Consigna 1 — Según el texto sobre el jazz, ¿qué día asignó la ONU como Día Internacional del jazz?
Consigna 2 — Traduzca al inglés esta oración del texto sobre el jazz: "Y sí, ya sé que por estos lares son aún legión quienes adoran los himnos del S. XIX y alardean de melómanos incorruptos pero excluyentes de todo lo que no sea la sardana, el aurresku o la sevillana."

Fragmento seleccionado —

/---

Del Caralsol al jazz

Digno de aplauso a la ONU es asignar el 30 de abril como Día Internacional para realzar el jazz moderno

Decía un poeta chino, Lu Bu We, varios siglos a.C., que la música refleja históricamente el equilibrio emocional de cada sociedad, lo que invita a especular con que, como en tantas otras cosas de la vida, cada cultura tiene la música que se merece. Tesis a la que no le falta sustancia si cae en la cuenta de que hay quien no puede escuchar a Wagner sin que le embargue el ánimo de invadir Polonia. O si recuerda en qué entornos brotaron el charlestón y el tango. O en qué sociedad aún se parrandeaba con el Asturias-patria-querida, la yenka o el porompompero, mientras el mocerío del resto del mundo se descoyuntaba con el rock. Y puede que entonces le vea sentido a la ancestral admonición china y asuma que el jazz le vino como anillo al dedo a la modernidad para reflejar, como ningún otro género musical, su deriva mestiza y el vertiginoso devenir, promiscuo e improvisador de ésta época. Por más equivoco que fuera su origen, porque si la wikipedia lo registra en la New Orleans de comienzos del S. XX, para mí que fue fecundado años antes entre la miscelánea rítmica de las favelas de Río donde luego parieron, también, la bossa y otras euritmias con el mismo genoma cadencioso. Pero sea así o no, digna de aplauso sí que es la iniciativa de la ONU de asignar un Día Internacional, justo el 30 de abril, para realzar el jazz moderno con el ideario, coherente, de que su libertad expresiva, ha roto barreras al favorecer la comprensión mutua y la tolerancia; de que el jazz, con su inteligencia sensorial, simboliza un talante de afinidad y paz, y reduce tensiones entre individuos y comunidades; o que el jazz fomenta la innovación artística y la integración de folklores tradicionales en las reformas musicales actuales y estimula el diálogo intercultural y la integración de jóvenes marginados. ¿Y por qué logra todo eso? Pues porque el jazz no es solo música, ni su semántica sonora es solo un lenguaje de las emociones, sino que va más allá, con un paraerotismo, como diría Cortazar, que evoluciona sin descanso entre una amalgama de variantes rítmicas y de matices tonales imposibles de concretar en una partitura. Y sí, ya sé que por estos lares son aún legión quienes adoran los himnos del S. XIX y alardean de melómanos incorruptos pero excluyentes de todo lo que no sea la sardana, el aurresku o la sevillana. Y así nos va. Y acaso nos seguirá yendo, mientras no renovemos el Caralsol por el jazz.

\---

Información extraída —
/---

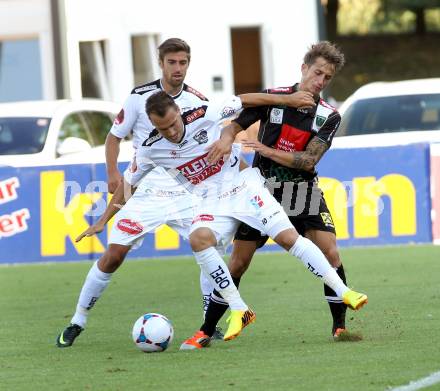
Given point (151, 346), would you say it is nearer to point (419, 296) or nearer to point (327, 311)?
point (327, 311)

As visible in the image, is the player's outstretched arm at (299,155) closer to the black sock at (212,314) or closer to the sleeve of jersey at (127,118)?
the black sock at (212,314)

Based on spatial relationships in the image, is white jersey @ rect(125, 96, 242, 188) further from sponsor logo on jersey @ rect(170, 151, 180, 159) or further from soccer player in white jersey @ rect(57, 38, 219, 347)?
soccer player in white jersey @ rect(57, 38, 219, 347)

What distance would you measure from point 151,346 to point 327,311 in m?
2.32

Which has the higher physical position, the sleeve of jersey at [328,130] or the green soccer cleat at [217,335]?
the sleeve of jersey at [328,130]

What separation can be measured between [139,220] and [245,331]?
1266 mm

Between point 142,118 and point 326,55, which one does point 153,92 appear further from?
point 326,55

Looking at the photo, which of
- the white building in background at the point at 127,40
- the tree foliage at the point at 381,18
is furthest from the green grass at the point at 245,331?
the tree foliage at the point at 381,18

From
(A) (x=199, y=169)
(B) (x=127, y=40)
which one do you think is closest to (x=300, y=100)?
(A) (x=199, y=169)

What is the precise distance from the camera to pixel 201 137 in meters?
8.92

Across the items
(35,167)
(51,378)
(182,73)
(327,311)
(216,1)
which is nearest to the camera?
(51,378)

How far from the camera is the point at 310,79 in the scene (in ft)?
28.6

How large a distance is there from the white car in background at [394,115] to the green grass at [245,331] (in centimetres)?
146

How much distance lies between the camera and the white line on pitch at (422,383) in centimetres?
691

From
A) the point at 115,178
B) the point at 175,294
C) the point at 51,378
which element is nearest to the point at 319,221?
the point at 115,178
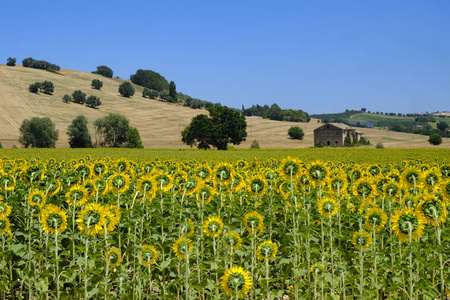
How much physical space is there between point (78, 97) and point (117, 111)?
15.6 m

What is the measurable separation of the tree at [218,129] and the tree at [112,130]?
20.1 m

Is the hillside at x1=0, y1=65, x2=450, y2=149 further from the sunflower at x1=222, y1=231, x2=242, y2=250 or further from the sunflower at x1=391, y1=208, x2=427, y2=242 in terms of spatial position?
the sunflower at x1=391, y1=208, x2=427, y2=242

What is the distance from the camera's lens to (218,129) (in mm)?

\---

Solución del ejercicio 1 — El 30 de abril.

Solución del ejercicio 2 — And yes, I know that around these parts those who adore nineteenth-century anthems and boast of being incorruptible music lovers, yet shut out anything that isn't the sardana, the aurresku or the sevillana, are still legion.